Trusteeship and representation
Unelected bodies typically enjoy and make use of an arm’s length relationships with governments and electorates. They have considerable influence in framing policy and not just in carrying out policy. Some may act with considerable discretion on behalf of a general public interest. For example, a medicines licencing agency acts with discretion in the general public interest in making its assessment of the risks of any novel medicine or treatment in relation to the benefits. They might claim a trustee role.
Nevertheless, trusteeship does not describe the relationship either. Unelected bodies still face limits on the degree of discretion they can make use of. They are not free from outside review and interventions about how they use their authority, particularly if they are seen to perform poorly. The principal still stands ready and able to intervene.
Stewardship & representation.
In many ways it is the concept of stewardship that appears to capture best the relationship between democratic organisation and unelected bodies. It expresses the task of dealing with multiple relationships. It also expresses the idea of the body exercising considerable discretion. At the same time, the principal remains in the frame.
Nevertheless we should also be cautious in applying the concept of stewardship to unelected bodies. It seems to imply that the body is in a superior position to discern the public interest and to make judgments on behalf of all. It seems to imply a higher, benevolent wisdom and authority.
The unelected body may indeed be better placed to mobilize and deploy expert knowledge and information relevant to a matter of public policy. The answers it gives in its area of public policy may satisfy fellow professionals and the law. But what still counts is whether, or not, a policy and its implementation is acceptable to public opinion.
The most expert analysis of risks, or costs, versus benefits may still be set aside after following all necessary legal procedures because it fails a test of public acceptability. For example, experts may show that fracking poses a minimal risk of damage to the environment. Public opinion may disagree. In turn, what is, or is not, publically acceptable enters the realm of political contestation. This is a sphere where unelected bodies are at a disadvantage. They are not fitted to mediating between contending public attitudes towards a given evidence base.

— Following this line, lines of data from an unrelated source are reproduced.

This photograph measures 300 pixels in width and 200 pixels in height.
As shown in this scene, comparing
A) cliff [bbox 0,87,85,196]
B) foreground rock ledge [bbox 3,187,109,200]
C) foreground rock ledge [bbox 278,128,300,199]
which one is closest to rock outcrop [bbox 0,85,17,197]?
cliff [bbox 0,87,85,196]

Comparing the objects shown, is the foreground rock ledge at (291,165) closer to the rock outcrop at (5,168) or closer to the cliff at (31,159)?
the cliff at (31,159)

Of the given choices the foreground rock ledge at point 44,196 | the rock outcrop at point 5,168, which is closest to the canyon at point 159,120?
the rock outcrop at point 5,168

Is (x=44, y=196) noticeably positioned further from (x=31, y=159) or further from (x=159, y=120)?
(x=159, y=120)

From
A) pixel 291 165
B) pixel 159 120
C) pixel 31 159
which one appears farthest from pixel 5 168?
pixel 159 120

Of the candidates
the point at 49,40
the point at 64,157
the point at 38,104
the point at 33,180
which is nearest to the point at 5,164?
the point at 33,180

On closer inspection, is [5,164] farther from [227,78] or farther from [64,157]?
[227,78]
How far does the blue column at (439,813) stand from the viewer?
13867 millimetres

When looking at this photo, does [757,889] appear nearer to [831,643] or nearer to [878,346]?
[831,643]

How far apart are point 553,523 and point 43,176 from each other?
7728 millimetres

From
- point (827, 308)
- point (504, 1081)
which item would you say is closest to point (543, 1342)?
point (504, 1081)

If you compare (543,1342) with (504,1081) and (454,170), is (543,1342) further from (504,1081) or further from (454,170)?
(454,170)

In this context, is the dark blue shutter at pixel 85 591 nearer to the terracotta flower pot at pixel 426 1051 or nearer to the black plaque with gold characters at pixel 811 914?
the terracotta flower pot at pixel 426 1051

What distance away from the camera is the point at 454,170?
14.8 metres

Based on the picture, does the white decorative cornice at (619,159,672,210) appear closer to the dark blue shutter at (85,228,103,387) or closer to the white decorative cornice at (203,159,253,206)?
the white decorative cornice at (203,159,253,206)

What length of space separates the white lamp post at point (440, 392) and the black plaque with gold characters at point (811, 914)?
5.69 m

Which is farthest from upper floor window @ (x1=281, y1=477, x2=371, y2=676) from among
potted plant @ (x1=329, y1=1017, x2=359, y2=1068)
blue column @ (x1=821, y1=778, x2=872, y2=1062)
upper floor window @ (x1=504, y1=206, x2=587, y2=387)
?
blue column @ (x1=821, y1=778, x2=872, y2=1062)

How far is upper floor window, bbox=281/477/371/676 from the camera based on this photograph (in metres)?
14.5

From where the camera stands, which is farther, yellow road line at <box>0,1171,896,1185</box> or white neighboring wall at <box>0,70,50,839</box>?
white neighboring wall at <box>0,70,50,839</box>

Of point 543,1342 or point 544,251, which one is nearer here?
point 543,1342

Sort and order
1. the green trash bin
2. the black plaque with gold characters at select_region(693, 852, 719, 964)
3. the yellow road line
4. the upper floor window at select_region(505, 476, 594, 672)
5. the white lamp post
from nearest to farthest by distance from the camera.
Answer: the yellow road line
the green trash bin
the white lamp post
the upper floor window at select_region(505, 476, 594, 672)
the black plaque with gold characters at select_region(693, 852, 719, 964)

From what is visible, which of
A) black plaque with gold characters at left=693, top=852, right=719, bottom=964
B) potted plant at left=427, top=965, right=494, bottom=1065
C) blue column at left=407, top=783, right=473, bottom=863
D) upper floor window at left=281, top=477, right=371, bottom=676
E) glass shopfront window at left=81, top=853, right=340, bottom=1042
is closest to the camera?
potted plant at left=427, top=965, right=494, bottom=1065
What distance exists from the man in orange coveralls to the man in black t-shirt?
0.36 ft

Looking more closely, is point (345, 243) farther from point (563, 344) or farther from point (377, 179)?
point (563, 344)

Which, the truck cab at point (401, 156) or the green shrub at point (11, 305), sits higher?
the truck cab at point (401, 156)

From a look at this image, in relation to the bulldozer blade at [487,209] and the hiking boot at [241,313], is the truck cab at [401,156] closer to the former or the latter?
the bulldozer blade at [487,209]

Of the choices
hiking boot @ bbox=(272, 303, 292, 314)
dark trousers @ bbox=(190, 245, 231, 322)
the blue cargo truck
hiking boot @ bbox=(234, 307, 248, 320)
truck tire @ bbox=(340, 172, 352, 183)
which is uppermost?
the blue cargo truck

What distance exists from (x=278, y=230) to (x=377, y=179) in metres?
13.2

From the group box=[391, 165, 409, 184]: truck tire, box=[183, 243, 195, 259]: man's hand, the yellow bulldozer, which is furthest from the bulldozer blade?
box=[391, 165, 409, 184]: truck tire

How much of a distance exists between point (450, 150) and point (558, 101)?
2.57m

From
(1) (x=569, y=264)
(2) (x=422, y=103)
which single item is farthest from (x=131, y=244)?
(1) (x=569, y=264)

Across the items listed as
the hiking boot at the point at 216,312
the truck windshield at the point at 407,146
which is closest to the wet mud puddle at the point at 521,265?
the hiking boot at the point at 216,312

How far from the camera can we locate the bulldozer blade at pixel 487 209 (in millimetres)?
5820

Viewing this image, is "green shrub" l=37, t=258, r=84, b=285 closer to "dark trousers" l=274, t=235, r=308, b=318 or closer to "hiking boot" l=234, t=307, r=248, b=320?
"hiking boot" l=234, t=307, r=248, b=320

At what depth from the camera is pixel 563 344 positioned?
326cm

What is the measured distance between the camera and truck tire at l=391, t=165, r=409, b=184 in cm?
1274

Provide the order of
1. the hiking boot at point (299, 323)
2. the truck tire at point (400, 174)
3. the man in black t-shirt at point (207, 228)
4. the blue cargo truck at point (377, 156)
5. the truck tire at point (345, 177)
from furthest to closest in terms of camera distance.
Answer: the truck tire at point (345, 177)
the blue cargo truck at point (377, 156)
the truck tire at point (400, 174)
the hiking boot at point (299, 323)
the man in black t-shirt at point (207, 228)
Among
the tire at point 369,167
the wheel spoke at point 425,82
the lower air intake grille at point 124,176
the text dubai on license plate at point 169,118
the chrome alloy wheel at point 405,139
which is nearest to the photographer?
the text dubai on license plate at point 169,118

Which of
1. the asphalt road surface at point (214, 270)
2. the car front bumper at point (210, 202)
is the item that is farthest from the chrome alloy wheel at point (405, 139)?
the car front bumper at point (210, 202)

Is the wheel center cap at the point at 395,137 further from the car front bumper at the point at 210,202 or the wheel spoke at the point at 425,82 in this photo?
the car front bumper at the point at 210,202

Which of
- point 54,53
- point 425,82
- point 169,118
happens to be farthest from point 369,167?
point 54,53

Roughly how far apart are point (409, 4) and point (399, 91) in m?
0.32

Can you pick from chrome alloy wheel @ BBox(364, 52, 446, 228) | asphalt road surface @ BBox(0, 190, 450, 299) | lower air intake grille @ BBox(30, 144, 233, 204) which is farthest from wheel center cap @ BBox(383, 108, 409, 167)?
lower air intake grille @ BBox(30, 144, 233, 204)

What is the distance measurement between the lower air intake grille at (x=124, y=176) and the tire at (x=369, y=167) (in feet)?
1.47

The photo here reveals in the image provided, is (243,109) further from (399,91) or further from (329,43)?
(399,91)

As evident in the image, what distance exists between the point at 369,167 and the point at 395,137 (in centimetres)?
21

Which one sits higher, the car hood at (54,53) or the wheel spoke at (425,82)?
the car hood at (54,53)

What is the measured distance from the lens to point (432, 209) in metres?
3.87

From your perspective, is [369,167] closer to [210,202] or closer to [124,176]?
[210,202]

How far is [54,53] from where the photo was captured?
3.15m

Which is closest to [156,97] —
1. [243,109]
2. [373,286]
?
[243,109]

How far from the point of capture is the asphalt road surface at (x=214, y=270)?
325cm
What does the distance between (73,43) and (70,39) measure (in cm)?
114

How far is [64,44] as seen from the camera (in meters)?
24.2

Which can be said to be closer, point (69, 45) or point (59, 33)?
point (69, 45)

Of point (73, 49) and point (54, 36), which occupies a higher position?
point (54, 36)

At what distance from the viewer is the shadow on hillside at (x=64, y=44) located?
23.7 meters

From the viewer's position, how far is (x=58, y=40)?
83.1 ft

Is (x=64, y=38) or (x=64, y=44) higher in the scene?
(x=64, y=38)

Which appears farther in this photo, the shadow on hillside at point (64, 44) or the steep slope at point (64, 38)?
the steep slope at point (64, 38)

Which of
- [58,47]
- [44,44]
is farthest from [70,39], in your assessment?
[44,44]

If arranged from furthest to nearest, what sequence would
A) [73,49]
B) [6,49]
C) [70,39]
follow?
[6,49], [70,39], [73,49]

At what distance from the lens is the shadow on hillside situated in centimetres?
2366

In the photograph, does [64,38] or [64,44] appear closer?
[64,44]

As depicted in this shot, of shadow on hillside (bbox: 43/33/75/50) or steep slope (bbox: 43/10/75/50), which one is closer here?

Conclusion: A negative space
Unelected bodies are often called ‘agencies’. It may suit their purposes to be seen as mere agents. But that conceals the considerable discretion and authority of their own that they possess in practice. At the same time they are not trustees. They cannot cut themselves off from the interventions of others in how they carry out their duties. Even the concept of stewardship that expresses some middle ground between agency and trusteeship has to be treated with reservations. Unelected bodies have no special superiority in assessing and mediating contending public attitudes towards the evidence. President Trump exploits this lack of a single convenient term to describe their role and would like to see the Federal Reserve acting simply as his agent.
Instead of exploiting the ambiguities we should accept that there is no single term of convenience to describe the role of unelected bodies in a way that makes clear how they fit within a democratic system of government.
Unelected bodies occupy their own special place defined by a negative reality. They are compartmentalised in order for democratic societies to be able to mobilize knowledge, expertise and information. Theirs is not a task that can be performed by electorates or civil society directly. Nor can it be left to elected politicians. It also involves expertise and relationships beyond that available to the law. They are there because of what other branches cannot do. .
Artists would visualize unelected bodies filling a negative space between other actors in a picture of contemporary government.